If you’re battling a gambling addiction, you should start by strengthening your support system. While family and friends are important sources of support and motivation, it’s also helpful to make new friends who don’t involve gambling. Enroll in classes, volunteer for a cause, or join a peer support group. You can also join Gamblers Anonymous, a 12-step program modeled after Alcoholics Anonymous. The 12-step program includes the role of a sponsor, a fellow gambler who can offer advice and guidance.
Problem gamblers are more likely to blame others
Identifying a problem gambler’s behavior is difficult, but recognizing the signs and symptoms can help. Gambling problems are not limited to those with weak willpower, poor judgment, or low intelligence. Problem gamblers are equally likely to develop a gambling problem, even if they are intelligent, independent, or well-adjusted. They rationalize their behavior and blame others to avoid taking responsibility for their actions. Identifying and helping problem gamblers can help them avoid becoming a burden on others and themselves.

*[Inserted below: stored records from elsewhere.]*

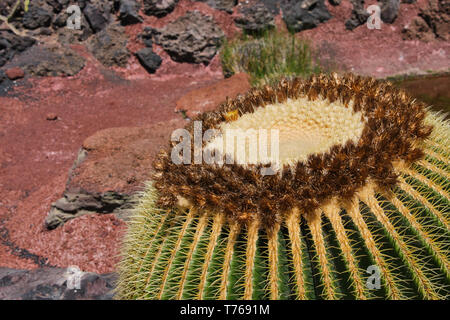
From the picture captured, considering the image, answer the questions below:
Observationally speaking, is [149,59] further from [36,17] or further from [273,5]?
[273,5]

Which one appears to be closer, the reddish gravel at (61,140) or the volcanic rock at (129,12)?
the reddish gravel at (61,140)

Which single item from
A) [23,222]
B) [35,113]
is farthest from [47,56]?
[23,222]

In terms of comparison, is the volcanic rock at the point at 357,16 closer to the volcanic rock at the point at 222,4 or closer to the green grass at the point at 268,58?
the green grass at the point at 268,58

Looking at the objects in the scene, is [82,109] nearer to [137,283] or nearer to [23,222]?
[23,222]

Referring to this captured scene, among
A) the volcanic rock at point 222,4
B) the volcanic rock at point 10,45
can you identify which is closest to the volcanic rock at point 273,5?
the volcanic rock at point 222,4

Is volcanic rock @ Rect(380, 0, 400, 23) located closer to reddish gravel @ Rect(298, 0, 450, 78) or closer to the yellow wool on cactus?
reddish gravel @ Rect(298, 0, 450, 78)

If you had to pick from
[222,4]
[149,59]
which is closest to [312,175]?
[149,59]

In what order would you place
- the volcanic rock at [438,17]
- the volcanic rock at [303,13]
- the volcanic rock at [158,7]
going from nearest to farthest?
the volcanic rock at [438,17]
the volcanic rock at [158,7]
the volcanic rock at [303,13]
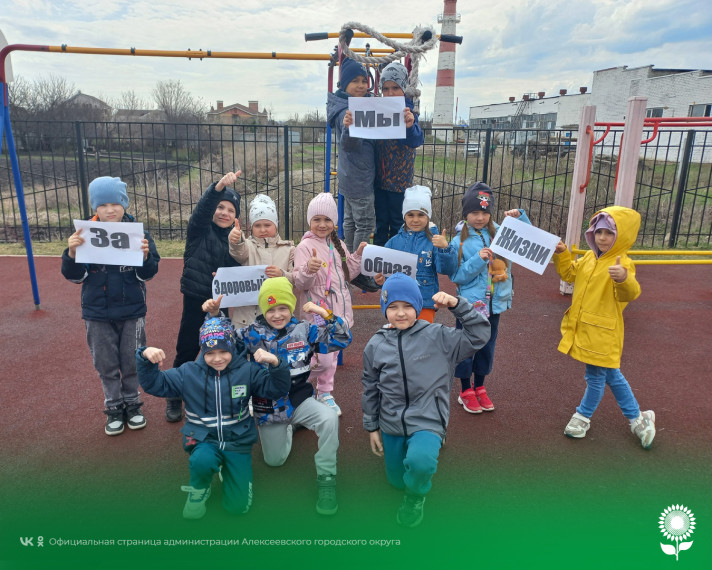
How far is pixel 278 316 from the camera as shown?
2.94 meters

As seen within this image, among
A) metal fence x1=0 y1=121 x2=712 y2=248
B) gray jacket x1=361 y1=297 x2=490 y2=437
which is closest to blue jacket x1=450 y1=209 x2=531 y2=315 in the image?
gray jacket x1=361 y1=297 x2=490 y2=437

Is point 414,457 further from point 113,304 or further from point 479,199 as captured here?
point 113,304

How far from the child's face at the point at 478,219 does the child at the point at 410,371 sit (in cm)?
108

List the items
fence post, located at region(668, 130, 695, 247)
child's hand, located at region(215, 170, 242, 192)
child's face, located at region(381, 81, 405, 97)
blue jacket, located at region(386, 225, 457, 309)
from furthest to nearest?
fence post, located at region(668, 130, 695, 247), child's face, located at region(381, 81, 405, 97), blue jacket, located at region(386, 225, 457, 309), child's hand, located at region(215, 170, 242, 192)

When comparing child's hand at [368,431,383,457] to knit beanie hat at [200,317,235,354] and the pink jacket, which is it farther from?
the pink jacket

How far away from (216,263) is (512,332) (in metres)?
3.51

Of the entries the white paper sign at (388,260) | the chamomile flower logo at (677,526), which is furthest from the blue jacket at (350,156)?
the chamomile flower logo at (677,526)

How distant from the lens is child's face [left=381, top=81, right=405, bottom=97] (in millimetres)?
3981

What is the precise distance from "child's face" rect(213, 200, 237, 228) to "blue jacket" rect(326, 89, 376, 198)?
1.11m

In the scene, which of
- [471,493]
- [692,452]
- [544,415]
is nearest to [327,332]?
[471,493]

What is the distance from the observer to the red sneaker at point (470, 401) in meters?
3.75

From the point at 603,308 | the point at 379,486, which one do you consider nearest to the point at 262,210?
the point at 379,486

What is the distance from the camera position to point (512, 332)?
5.52 metres

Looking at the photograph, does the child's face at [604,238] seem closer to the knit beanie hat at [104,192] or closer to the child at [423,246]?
the child at [423,246]
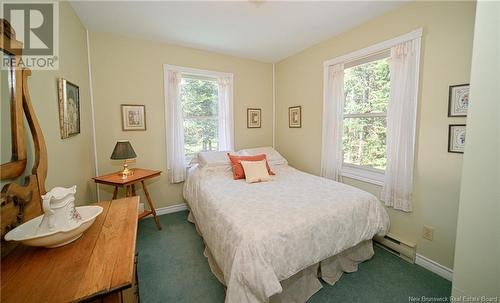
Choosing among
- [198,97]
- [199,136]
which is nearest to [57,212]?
[199,136]

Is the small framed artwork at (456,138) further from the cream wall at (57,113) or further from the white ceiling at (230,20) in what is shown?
the cream wall at (57,113)

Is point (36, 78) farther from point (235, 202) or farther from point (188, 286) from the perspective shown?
point (188, 286)

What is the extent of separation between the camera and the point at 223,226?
60.0 inches

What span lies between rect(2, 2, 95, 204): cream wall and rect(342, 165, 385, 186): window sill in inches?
113

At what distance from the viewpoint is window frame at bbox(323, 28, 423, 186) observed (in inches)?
77.6

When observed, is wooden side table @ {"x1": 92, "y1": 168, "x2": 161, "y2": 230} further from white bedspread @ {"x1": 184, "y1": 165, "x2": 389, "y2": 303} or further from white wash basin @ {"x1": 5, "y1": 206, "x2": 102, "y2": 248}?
white wash basin @ {"x1": 5, "y1": 206, "x2": 102, "y2": 248}

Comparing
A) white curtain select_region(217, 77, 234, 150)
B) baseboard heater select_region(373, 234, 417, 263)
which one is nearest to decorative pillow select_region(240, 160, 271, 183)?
white curtain select_region(217, 77, 234, 150)

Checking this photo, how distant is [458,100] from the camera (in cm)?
165

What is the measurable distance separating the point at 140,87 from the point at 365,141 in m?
3.00

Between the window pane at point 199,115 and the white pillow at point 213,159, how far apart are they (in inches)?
14.5

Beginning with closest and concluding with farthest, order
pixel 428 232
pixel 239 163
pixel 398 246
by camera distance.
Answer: pixel 428 232 → pixel 398 246 → pixel 239 163

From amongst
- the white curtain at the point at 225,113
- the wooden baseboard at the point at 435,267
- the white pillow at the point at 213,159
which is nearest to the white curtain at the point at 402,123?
the wooden baseboard at the point at 435,267

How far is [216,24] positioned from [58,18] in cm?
140

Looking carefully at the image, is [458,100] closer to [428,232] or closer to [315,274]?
[428,232]
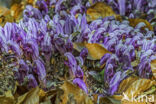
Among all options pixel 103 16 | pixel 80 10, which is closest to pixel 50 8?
pixel 80 10

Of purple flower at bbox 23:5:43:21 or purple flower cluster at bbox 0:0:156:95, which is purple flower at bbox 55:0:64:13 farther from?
purple flower cluster at bbox 0:0:156:95

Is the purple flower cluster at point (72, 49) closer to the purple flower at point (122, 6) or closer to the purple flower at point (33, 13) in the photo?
the purple flower at point (33, 13)

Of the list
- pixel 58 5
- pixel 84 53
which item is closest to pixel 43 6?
pixel 58 5

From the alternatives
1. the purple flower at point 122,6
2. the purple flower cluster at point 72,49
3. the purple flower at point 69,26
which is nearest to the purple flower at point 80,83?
the purple flower cluster at point 72,49

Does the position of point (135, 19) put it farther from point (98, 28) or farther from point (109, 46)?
point (109, 46)

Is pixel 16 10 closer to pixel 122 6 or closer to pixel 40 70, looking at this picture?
pixel 122 6
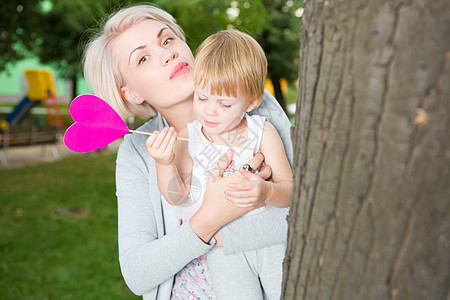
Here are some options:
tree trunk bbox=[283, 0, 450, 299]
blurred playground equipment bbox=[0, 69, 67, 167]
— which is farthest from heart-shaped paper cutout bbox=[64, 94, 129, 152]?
blurred playground equipment bbox=[0, 69, 67, 167]

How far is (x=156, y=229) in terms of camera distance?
164 centimetres

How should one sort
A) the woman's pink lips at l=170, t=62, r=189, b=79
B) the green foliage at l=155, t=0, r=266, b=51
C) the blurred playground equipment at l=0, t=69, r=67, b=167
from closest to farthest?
the woman's pink lips at l=170, t=62, r=189, b=79
the green foliage at l=155, t=0, r=266, b=51
the blurred playground equipment at l=0, t=69, r=67, b=167

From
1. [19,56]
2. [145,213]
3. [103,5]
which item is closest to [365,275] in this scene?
[145,213]

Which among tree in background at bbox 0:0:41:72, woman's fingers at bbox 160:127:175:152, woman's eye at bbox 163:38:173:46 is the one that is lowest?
tree in background at bbox 0:0:41:72

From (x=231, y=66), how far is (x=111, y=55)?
533mm

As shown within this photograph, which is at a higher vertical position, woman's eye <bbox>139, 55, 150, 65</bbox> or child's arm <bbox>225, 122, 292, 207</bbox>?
woman's eye <bbox>139, 55, 150, 65</bbox>

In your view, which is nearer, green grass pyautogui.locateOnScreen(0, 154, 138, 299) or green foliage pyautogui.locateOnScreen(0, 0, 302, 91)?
green grass pyautogui.locateOnScreen(0, 154, 138, 299)

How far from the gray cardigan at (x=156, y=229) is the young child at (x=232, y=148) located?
0.20 ft

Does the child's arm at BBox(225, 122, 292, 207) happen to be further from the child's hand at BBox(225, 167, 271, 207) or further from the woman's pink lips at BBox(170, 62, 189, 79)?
the woman's pink lips at BBox(170, 62, 189, 79)

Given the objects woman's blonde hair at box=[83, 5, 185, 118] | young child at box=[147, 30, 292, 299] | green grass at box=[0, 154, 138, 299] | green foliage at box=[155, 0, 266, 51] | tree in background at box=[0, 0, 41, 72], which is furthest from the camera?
tree in background at box=[0, 0, 41, 72]

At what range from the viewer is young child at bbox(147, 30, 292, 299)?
1.43 metres

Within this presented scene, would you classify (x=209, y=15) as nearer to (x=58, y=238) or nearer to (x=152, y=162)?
(x=58, y=238)

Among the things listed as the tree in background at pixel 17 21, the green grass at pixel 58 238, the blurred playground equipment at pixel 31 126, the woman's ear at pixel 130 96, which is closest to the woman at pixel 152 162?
the woman's ear at pixel 130 96

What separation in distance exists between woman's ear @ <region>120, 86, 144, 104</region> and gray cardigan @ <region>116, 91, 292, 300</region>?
0.34ft
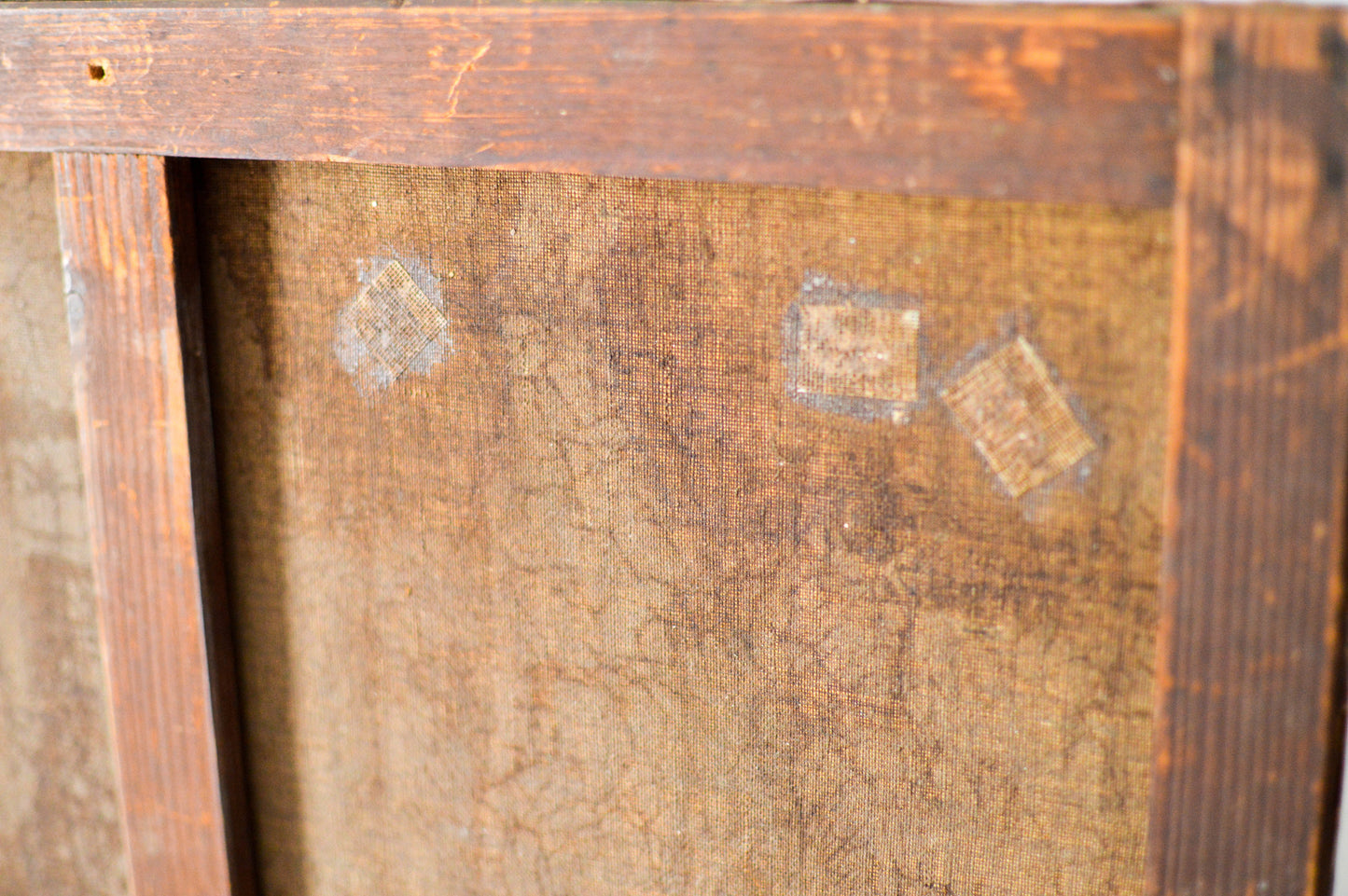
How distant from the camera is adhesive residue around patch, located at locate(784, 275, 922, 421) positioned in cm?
53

Significant other issues associated with gambling include isolation and self-blame. These problems can lead to loneliness, anger, and resentment among family members and friends. The gambler’s gambling often entails the involvement of significant others, such as spouses and partners. Significant others are often victims of violence. In some cases, problem gamblers even attempt to hide their behavior from their significant others.
They have a negative expectation of return
Gamblers often have a negative expectation of return. For example, GICs have positive expected returns as long as the financial institution exists. Similarly, most stocks and bonds have positive expected returns over time. But nearly all commercial forms of gambling have a negative expectation of return over time. This is not the case with all games. For example, sports betting and card counting in blackjack have positive expected returns for players who know how to use the rules and strategy of the game.
They often blame others for their losses
Problem gamblers often blame others for their losses. This is not unusual. Some spouses and significant others hide the fact that their partner has a gambling problem by lying to their spouse. Other spouses and significant others try to hide the problem by trying to make the gambler seem more responsible. However, if you or your significant other are struggling financially because of a gambling problem, you need to do something to help.